HCMC – A well-known economic expert last week suggested that the Government should not try to rescue weak banks, but just let them go bankrupt.
Jonathan Pincus, Academic Dean of the Fulbright Economics Teaching Program in Vietnam, told a luncheon held by the Eurocham last Friday in HCMC that those banks that fail the “stress test” should not be rescued.
Pincus said the Government should divide banks into two groups that can and cannot pass the difficult situation, and just need to support healthy banks.
He said at the luncheon that if the Government helped banks to solve their bad debts, it would mean moving the bad debts from the balance sheets of banks to the national balance sheet while the Government now also had debts to solve.
“Who will pay at the end?” he pondered, adding that with the economic downturn the Government might have to increase taxes later.
Instead of finding ways to rescue banks, Pincus suggested that the Government should support successful areas of Vietnam like agriculture and manufacturing like garments and shoes.
“The Government should support them to continue what they are doing successfully now,” he added.
Asked to predict when a new foreign capital wave will come to Vietnam like in 2007, Pincus said the problem in Vietnam now did not rest with the lack of money, but rather how to use money sufficiently.
He gave an example that Vietnam every year received billions of dollars of remittances.
“The country doesn’t lack money; the problem is how the money has been used,” he said and added that much money was channeled into real estate and the stock market but not into real economic activities that would help Vietnam increase their competitiveness.
“I think the question shouldn’t about the volume of capital but how to use it sufficiently,” Pincus said.

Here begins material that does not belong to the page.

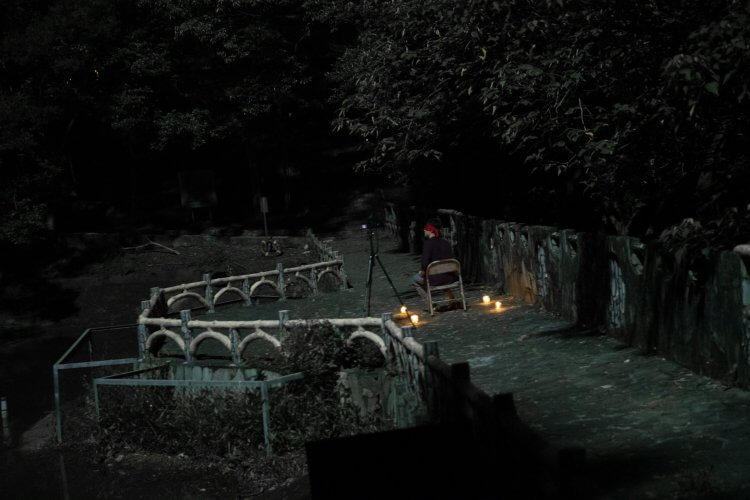 《女鬼橋》改編自真實都市傳說「 東海大學女鬼橋 」。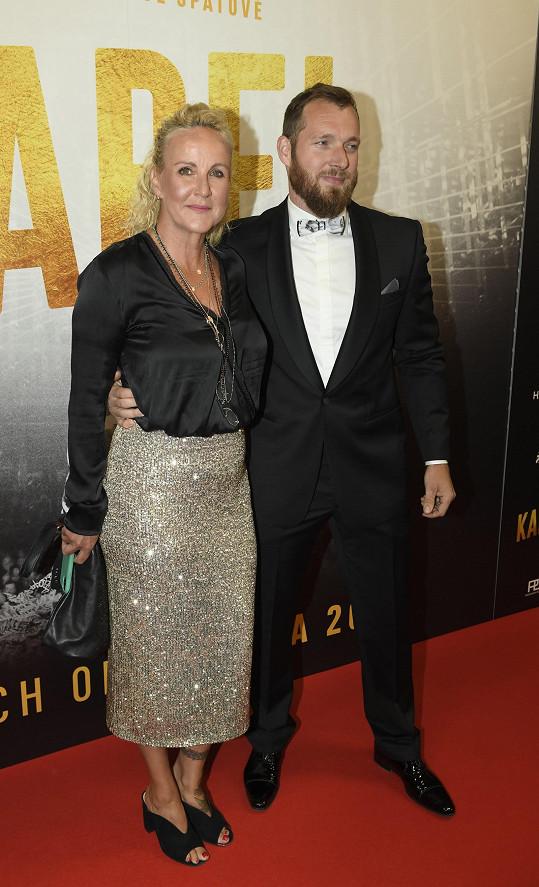 Ředitelka nadace Kapka naděje Vendula Pizingerová s manželem Josefem Pizingerem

At the luncheon, Nguyen Quang A as another speaker said that the Government shouldn’t rescue the property market either, because even if they want, they don’t have enough resource to do so.
In an encounter with local media last week, Nguyen Huu Nghia, chief inspector of the central bank of Vietnam, estimated the banking system’s non-performing loans at 8.6% of the total outstanding loans.
Given the total outstanding loans at around VND2,500-2,800 trillion, the amount of bad debts is estimated at VND215-240 trillion.